The trouble is, things clearly haven’t panned out this way for Victoria.

“With customers unable to exit the market, and with likely higher costs for new entrants and increasing costs related to competition, consumers are still waiting for the benefits to accrue eight years after price deregulation,” the report says.

Instead, according to the CME analysis, the three Tier 1 retailers are charging among the highest prices in the Victorian market – a practice that, rather than driving prices down, has had the effect of increasing them to an equilibrium where Tier 2 and Tier 3 retailers, with higher operating costs, are offering the lowest prices to consumers; an outcome that is neither sustainable for consumers, nor for new market players.

“These lower prices appear to do little to constrain the prices that Tier 1 retailers are charging many customers,” the report says. “Despite their likely lower operating costs, Tier 1 retailers continue to charge a premium.”

Of course, much needs to happen between now and the end of the year – the date set by the Victorian government to act on the report – before any such market regulation scenario might play out.

As Morgans Stanley notes, the Andrews government will most likely want to see the ACCC’s preliminary report into electricity markets, which is due on September 27, and to watch the progress of federal government talks with retail companies, with the next CEO meeting scheduled for this Friday.

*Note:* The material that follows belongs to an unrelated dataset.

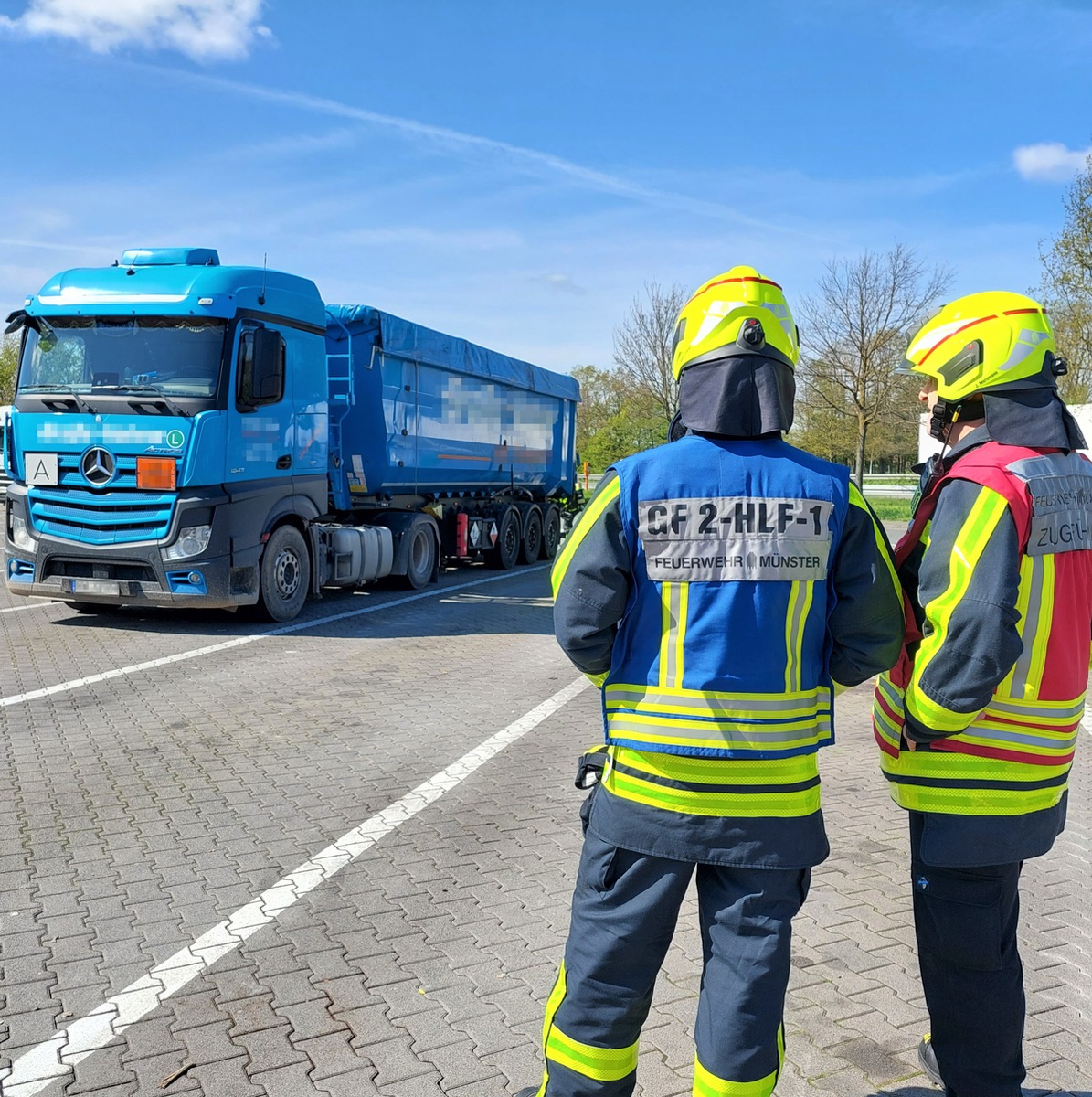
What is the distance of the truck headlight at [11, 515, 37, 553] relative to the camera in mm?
10578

But the leader of the Review, John Thwaites, says the idea is not to take the competition out of the market, but instead to remove the “marketing middle man,” which requires retailers to spend spend money on marketing their offers, which is then passed on to consumers, without being offset by other benefits.

“The key recommendation is for a base, no frills offer, regulated by the Essential Services Commission, that does not include an amount for customer acquisition and retention and marketing costs,” Thwaites told RenewEconomy on Monday.

“These are the costs that have gone through the roof,” he said. “If you compare the regulated cost in the ACT, of around $120, with what people in Victoria are paying in the open market, you can see that there is a considerable saving to be made.

“Retailers can make any other offers they wish – provide extra services or innovative products – but most people just want to have electricity to make their fridge and TV work. They don’t want to go through the incredibly complex calculations required to get the best deal for electricity,” Thwaites said.

“Others say we shouldn’t intervene, it will improve and customers will get a better outcome,” he added. “But Victoria has had a deregulated market for the longest in the country.

“We believe the whole country needs to take notice of (what has happened in the Victorian market), and some states that are only just starting to deregulate their retail sector should reconsider their postition,” he said.

“We want to give the ESC much stronger powers to investigate margins, to control price offers, and to monitor and report on competition and the efficiency of the market; power to require information on costs and margins.”

Other recommendations of note in the report are that retail offers be fixed for a period, so that customers have some confidence that when they enter an offer, underlying prices won’t change immediately or in the short term.

And there is also a proposal for the government to investigate setting a bulk-buy scheme on behalf of the state’s most vulnerable customers, where power purchasing is done on behalf of concession card holders, ensuring they get the best possible outcome.